» **KUTIPAN DOKUMEN**
<<<<

OPINI: Mendongkrak Kemampuan Operator 4.0 dengan Cobot

Jika tenaga kerja tidak disiapkan dengan benar, Indonesia dapat mengalami hilangnya hingga 9,5 juta pekerjaan.

oleh Liputan6.com diperbarui 24 Okt 2019, 17:00 WIB
Diterbitkan 24 Okt 2019, 17:00 WIB
James McKew, Regional Director Universal Robots, Asia Pasifik
James McKew, Regional Director Universal Robots, Asia Pasifik. Liputan6.com/Abdillah

Liputan6.com, Jakarta - Ketika pemerintah Indonesia memperkenalkan roadmap “Making Indonesia 4.0” pada April 2018, sebagian besar orang melihatnya sebagai upaya untuk menempatkan Indonesia setara dengan 10 negara berkekuatan ekonomi global terbesar sebelum tahun 2030.

Sebagai negara terpadat keempat di dunia--di belakang China, India, dan Amerika Serikat--dan negara dengan angkatan kerja yang relatif muda, Indonesia mengandalkan sumber daya manusianya yang signifikan sebagai pengungkit terbesar untuk mewujudkan ambisi kekuatan ekonomi.

Namun, kemampuan teknis yang terbatas menghambat kemajuan. Seiring perusahaan Indonesia semakin bergantung pada peningkatan produktivitas yang dimungkinkan oleh otomatisasi di tengah tingkat produktivitas tenaga kerja yang rendah, tenaga kerja harus dilengkapi dengan keterampilan yang diperlukan untuk menavigasi lanskap teknologi baru dan canggih ini.

Jika tenaga kerja tidak disiapkan dengan benar, Indonesia dapat mengalami hilangnya hingga 9,5 juta pekerjaan, yang merupakan proporsi terbesar dari penghilangan pekerjaan di wilayah Asia Pasifik.

Namun, dengan persiapan, integrasi robotika dan solusi otomatisasi ke dalam industri manufaktur tidak perlu dibarengi dengan berhentinya pekerja dari lantai pabrik.

Bahkan, seiring semakin banyak perusahaan mempelajari dan memahami manfaat dari kolaborasi mesin dan manusia, teknologi-teknologi yang bermunculan yang mengadvokasi generasi baru 'pekerja manusia yang diperlengkapi teknologi', atau 'Operator 4.0' akan menjadi lebih umum.

Penciptaan Pekerjaan, Bukan Hilangnya Pekerjaan

Perusahaan terlalu sering menganggap solusi otomatis sebagai teknologi rumit dan mahal yang dirancang untuk menghilangkan pekerja manusia.

Namun, yang sesungguhnya adalah operator manusia berada di pusat salah satu segmen industri robot yang paling cepat berkembang, yaitu robot kolaboratif, atau cobot (collaborative robot).

Cobot menawarkan banyak manfaat, baik untuk produksi maupun keuntungan. Dirancang dengan fitur keselamatan bawaan, mesin canggih ini dapat berfungsi bersama para pekerja tanpa pelindung keselamatan (tergantung pada penilaian risiko).

>>>>

» **DATA MENTAH**
<<<<

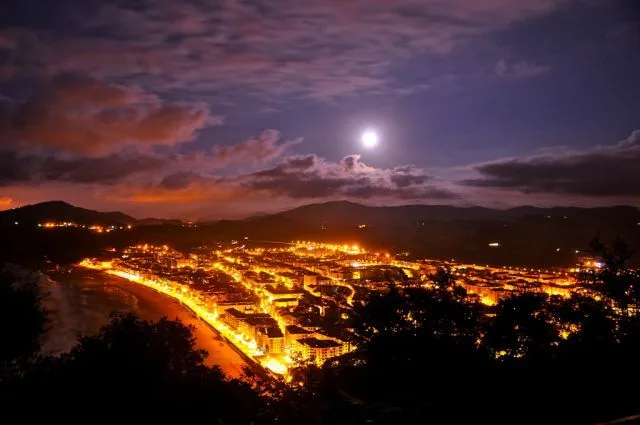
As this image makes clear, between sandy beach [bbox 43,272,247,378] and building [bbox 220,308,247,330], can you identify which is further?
building [bbox 220,308,247,330]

>>>>

» **SOAL LATIHAN**
1. Tulis ulang bagian kutipan dokumen mulai dari "Sebagai negara terpadat" hingga "dan canggih ini.", dengan mengganti "tenaga kerja" menjadi "angkatan kerja".
2. Menurut kutipan dokumen, kapan pemerintah Indonesia memperkenalkan roadmap "Making Indonesia 4.0"?

» **PEMBAHASAN JAWABAN**
1.
Sebagai negara terpadat keempat di dunia--di belakang China, India, dan Amerika Serikat--dan negara dengan angkatan kerja yang relatif muda, Indonesia mengandalkan sumber daya manusianya yang signifikan sebagai pengungkit terbesar untuk mewujudkan ambisi kekuatan ekonomi.

Namun, kemampuan teknis yang terbatas menghambat kemajuan. Seiring perusahaan Indonesia semakin bergantung pada peningkatan produktivitas yang dimungkinkan oleh otomatisasi di tengah tingkat produktivitas angkatan kerja yang rendah, angkatan kerja harus dilengkapi dengan keterampilan yang diperlukan untuk menavigasi lanskap teknologi baru dan canggih ini.

2. Pada April 2018.